What's funny about Parallax, though, is that it isn't actually one of those movies. And that's the interesting part.


See, The Parallax View doesn't leave things vague and unexplained because it credits the audience's intelligence. It leaves things vague and unexplained because it credits the audience's paranoia. What's the connection between the badly-lit, vaguely-judicial-seeming inquiry panel that appears at the beginning and end of the film to solemnly pronounce "the gunman acted alone" and the Parallax Corporation? Well, duh, they're in on the fix, just like the Warren Commission was. What's the connection between Parallax and a law-enforcement officer who betrays Beatty at one point? The local pigs are in on it, man, don't you know? Like in Dallas. How does the Parallax Corporation seem to be so omniscient and able to get at witnesses and investigators? Get with the program!


The Parallax View doesn't explain anything because the filmmakers just go on and assume that any early-'70s adult audience, people who witnessed RFK and MLK in '68 and JFK in '63, will simply pencil in "goddamn military-industrial complex" into the script anytime it begins tumbling over into absurdity… which begins happening about ten minutes into the film and never really stops. This is the kind of movie where a character has vaguely incriminating documents in an unlocked case in his unlocked desk not because he has any conceivable reason for having them, but because the script requires Warren Beatty to find them lest the movie hit a brick wall (that's also the reason the same character allows Mr.

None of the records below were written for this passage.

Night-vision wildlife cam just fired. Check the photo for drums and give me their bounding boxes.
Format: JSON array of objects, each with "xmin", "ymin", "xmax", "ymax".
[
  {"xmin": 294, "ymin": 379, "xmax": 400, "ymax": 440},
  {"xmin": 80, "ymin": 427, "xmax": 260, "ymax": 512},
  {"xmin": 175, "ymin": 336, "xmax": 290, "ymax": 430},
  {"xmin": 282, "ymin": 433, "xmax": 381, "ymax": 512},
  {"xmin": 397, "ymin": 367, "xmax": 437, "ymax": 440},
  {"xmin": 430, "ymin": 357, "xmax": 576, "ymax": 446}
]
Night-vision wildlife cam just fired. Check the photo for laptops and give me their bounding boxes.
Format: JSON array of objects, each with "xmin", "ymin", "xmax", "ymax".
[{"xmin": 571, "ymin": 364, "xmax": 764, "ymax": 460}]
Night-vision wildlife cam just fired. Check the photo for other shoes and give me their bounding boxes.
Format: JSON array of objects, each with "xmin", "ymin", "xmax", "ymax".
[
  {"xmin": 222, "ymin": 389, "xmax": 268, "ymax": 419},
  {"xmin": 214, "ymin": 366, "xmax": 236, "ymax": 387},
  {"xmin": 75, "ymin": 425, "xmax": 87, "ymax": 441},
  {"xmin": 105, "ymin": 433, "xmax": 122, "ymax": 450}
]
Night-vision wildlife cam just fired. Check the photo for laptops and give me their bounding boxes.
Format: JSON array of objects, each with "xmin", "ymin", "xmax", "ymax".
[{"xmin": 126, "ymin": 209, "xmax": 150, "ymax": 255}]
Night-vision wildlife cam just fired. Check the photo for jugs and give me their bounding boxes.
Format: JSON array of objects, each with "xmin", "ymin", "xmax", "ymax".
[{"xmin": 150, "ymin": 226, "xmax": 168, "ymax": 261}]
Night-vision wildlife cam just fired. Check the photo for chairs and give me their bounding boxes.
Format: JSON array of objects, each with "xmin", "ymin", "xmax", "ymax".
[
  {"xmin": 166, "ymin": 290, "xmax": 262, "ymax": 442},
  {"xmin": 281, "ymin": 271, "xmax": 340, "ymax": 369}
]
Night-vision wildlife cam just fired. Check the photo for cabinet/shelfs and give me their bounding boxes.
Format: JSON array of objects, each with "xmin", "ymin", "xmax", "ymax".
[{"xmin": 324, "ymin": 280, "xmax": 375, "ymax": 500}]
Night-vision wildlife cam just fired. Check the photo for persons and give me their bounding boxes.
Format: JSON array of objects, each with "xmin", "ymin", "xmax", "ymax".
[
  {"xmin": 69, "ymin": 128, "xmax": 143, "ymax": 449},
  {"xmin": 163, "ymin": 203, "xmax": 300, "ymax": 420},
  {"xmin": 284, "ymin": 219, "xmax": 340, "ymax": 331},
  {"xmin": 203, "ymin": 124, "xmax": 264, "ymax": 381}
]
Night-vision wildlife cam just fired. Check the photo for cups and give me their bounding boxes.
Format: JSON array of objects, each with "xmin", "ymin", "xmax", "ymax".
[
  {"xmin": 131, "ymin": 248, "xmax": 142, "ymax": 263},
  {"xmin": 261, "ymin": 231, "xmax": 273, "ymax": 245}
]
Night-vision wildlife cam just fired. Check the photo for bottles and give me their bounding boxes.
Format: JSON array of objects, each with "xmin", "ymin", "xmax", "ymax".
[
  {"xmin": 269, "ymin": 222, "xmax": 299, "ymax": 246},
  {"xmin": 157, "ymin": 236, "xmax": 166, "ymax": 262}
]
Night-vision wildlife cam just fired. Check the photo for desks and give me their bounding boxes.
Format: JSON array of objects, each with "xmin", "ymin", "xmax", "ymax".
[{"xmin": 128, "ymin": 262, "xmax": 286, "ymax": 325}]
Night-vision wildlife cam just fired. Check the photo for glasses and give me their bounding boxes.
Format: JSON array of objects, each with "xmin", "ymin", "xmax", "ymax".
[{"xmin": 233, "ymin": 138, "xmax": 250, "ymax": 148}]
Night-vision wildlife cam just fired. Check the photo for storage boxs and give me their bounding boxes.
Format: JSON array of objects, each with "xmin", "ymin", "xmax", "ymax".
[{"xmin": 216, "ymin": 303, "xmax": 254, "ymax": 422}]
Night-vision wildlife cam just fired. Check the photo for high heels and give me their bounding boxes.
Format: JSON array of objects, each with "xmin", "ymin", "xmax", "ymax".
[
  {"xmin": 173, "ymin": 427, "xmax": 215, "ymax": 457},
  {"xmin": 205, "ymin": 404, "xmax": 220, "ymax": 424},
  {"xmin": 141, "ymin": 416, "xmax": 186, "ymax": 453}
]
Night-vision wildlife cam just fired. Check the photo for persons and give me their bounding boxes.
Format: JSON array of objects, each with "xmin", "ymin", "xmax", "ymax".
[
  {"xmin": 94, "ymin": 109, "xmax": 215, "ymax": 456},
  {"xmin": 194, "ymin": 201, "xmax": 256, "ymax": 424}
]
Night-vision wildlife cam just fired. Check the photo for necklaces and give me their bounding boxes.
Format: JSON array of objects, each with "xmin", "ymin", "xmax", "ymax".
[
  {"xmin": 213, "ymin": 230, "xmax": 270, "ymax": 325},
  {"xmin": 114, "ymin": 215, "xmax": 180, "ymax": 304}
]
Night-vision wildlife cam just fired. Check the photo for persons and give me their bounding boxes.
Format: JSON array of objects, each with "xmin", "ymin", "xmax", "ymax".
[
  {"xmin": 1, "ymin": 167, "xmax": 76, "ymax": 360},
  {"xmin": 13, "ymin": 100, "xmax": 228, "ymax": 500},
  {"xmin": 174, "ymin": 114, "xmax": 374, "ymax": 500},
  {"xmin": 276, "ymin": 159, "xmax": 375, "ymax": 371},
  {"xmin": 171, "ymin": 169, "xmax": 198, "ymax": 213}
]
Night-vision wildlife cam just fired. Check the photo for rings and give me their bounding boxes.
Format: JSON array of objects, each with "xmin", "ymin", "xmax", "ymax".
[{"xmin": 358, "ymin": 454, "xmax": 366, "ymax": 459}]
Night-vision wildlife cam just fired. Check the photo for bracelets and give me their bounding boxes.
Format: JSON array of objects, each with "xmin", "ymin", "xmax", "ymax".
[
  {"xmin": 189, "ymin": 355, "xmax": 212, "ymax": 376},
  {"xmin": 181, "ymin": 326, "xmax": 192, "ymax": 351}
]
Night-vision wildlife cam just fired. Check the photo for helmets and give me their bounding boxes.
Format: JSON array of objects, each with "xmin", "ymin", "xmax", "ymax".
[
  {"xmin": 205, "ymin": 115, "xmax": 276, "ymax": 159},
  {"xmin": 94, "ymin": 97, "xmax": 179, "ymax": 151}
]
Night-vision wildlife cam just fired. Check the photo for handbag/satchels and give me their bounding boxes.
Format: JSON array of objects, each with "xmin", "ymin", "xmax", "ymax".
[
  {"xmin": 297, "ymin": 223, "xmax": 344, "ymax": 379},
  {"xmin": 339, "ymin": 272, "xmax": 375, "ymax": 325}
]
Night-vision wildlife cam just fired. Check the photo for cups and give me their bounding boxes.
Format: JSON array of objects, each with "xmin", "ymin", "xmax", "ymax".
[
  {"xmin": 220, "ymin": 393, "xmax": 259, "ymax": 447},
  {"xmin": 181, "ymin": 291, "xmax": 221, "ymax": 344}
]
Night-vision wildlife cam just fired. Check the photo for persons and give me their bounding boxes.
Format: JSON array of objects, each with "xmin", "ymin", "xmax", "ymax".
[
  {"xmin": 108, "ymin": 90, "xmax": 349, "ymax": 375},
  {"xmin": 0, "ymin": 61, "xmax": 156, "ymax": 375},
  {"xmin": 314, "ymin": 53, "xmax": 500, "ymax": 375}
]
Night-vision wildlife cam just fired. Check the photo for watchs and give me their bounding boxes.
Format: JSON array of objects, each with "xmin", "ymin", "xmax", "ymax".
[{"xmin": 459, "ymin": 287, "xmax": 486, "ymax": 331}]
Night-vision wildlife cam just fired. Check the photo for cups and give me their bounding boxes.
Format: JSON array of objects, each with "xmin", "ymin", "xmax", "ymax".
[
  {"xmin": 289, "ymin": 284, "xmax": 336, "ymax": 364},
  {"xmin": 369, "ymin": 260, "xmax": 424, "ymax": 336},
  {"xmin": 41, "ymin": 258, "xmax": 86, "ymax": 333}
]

Beatty to kill him with a fishing pole despite the fact that he has a gun… no, wait—not that he actually has a reason to shoot Beatty, it's just something else the script requires lest it become a half-hour movie that ends with Warren Beatty scratching his head and shrugging at the camera).

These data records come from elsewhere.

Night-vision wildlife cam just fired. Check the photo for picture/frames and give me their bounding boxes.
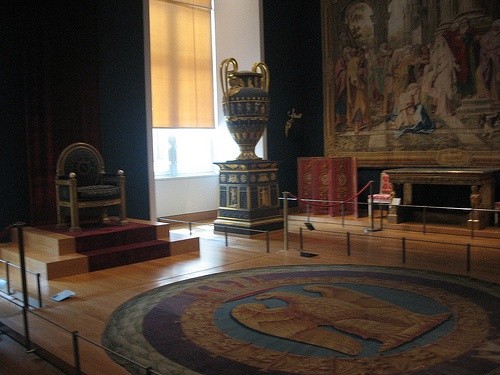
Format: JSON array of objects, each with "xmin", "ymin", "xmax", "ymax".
[{"xmin": 320, "ymin": 0, "xmax": 500, "ymax": 168}]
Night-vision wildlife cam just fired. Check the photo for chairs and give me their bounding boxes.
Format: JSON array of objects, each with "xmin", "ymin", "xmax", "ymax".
[
  {"xmin": 367, "ymin": 170, "xmax": 394, "ymax": 229},
  {"xmin": 495, "ymin": 202, "xmax": 500, "ymax": 224},
  {"xmin": 55, "ymin": 143, "xmax": 128, "ymax": 232}
]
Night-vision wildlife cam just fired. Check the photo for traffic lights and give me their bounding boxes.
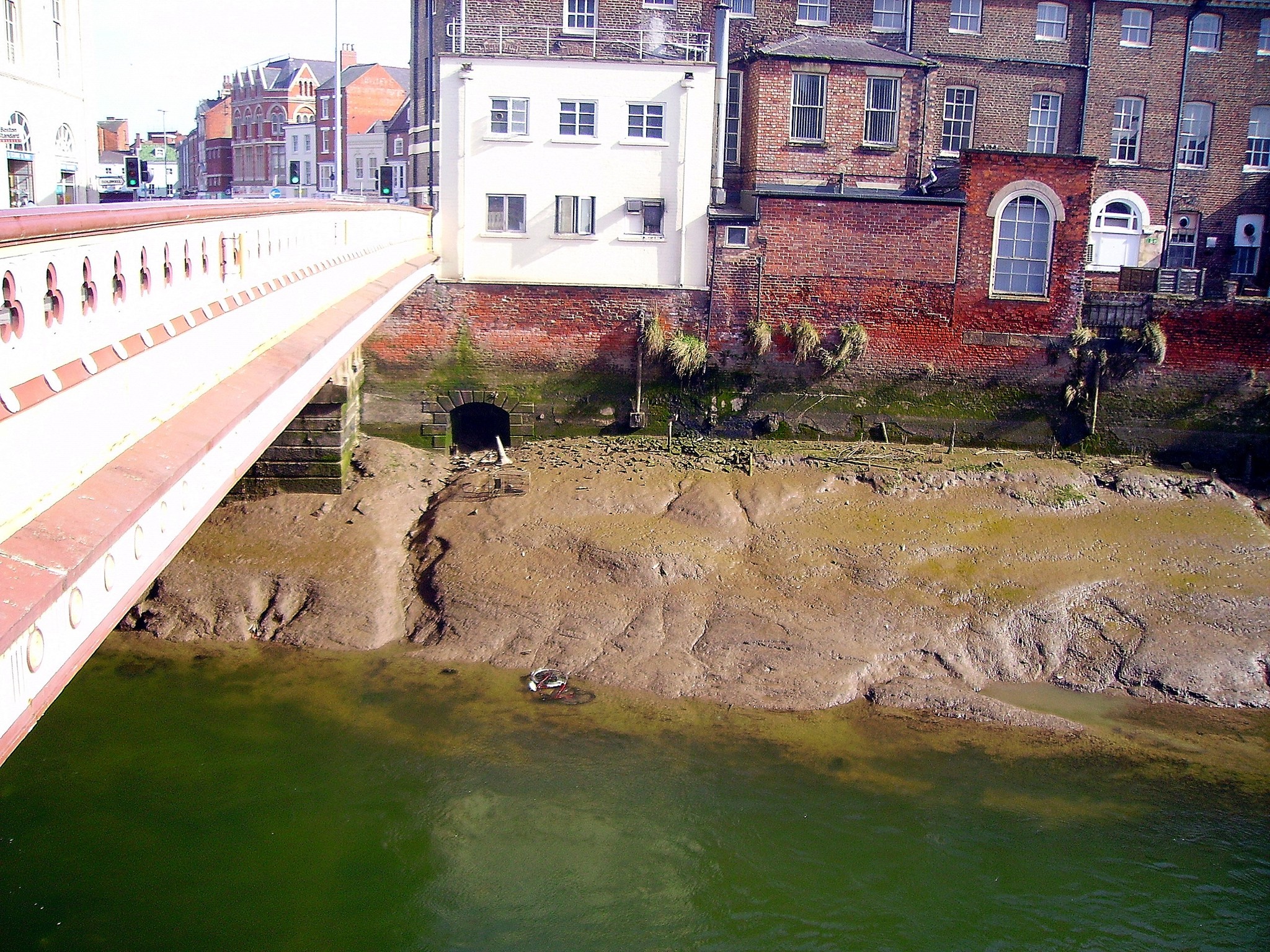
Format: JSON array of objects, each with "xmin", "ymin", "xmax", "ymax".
[
  {"xmin": 289, "ymin": 161, "xmax": 300, "ymax": 185},
  {"xmin": 375, "ymin": 165, "xmax": 394, "ymax": 197},
  {"xmin": 125, "ymin": 157, "xmax": 139, "ymax": 189}
]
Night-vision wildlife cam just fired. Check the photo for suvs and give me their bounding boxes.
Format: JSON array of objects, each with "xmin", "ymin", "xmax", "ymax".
[{"xmin": 179, "ymin": 188, "xmax": 191, "ymax": 199}]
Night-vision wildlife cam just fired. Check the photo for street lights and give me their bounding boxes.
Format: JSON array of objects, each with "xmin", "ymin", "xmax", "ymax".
[{"xmin": 157, "ymin": 109, "xmax": 168, "ymax": 187}]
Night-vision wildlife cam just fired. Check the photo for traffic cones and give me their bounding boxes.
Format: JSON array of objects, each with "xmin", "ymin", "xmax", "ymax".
[{"xmin": 494, "ymin": 434, "xmax": 514, "ymax": 466}]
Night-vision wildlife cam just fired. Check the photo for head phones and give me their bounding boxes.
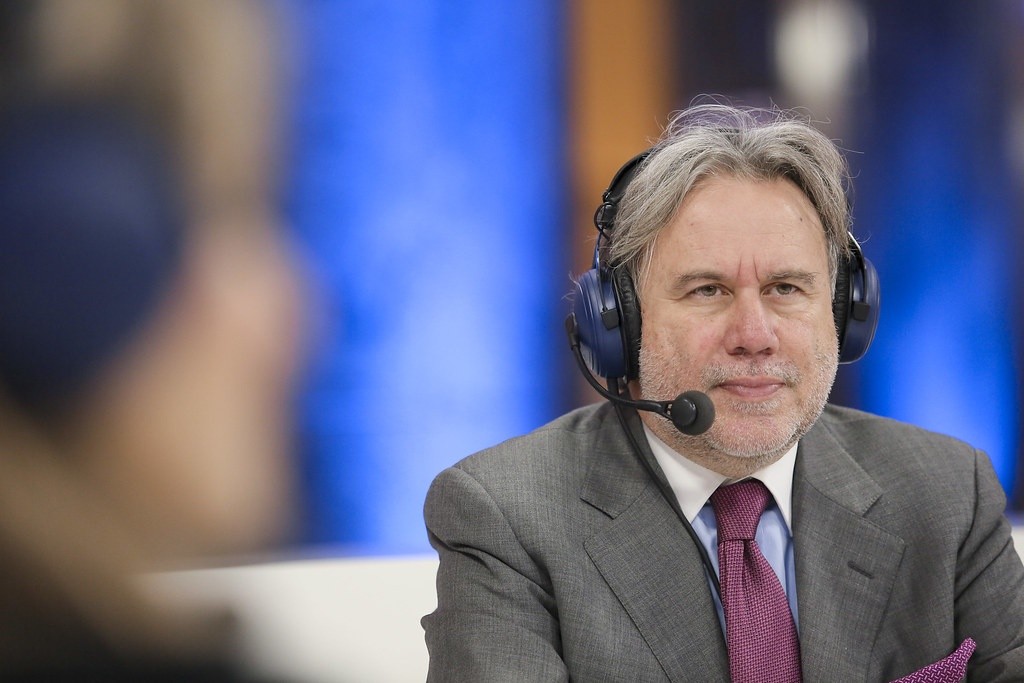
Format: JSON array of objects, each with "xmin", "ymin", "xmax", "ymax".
[
  {"xmin": 0, "ymin": 0, "xmax": 183, "ymax": 415},
  {"xmin": 571, "ymin": 147, "xmax": 879, "ymax": 390}
]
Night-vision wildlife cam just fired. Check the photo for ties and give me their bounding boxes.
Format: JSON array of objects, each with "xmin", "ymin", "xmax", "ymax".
[{"xmin": 710, "ymin": 480, "xmax": 803, "ymax": 683}]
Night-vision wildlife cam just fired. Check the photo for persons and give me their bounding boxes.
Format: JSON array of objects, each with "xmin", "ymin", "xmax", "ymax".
[
  {"xmin": 420, "ymin": 101, "xmax": 1024, "ymax": 683},
  {"xmin": 0, "ymin": 62, "xmax": 322, "ymax": 683}
]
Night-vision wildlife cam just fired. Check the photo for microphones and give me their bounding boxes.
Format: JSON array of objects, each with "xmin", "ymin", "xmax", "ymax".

In short, The Parallax View doesn't make any sense unless you already subscribe to its premise that there's a massive conspiracy afoot to control American politics by killing everyone. And that's the interesting part, more for what it reveals about the Watergate-era American psyche than for the thing itself.





Comments

Nathan said…
This makes me wish I had even the foggiest memory of this movie. I know I've seen it.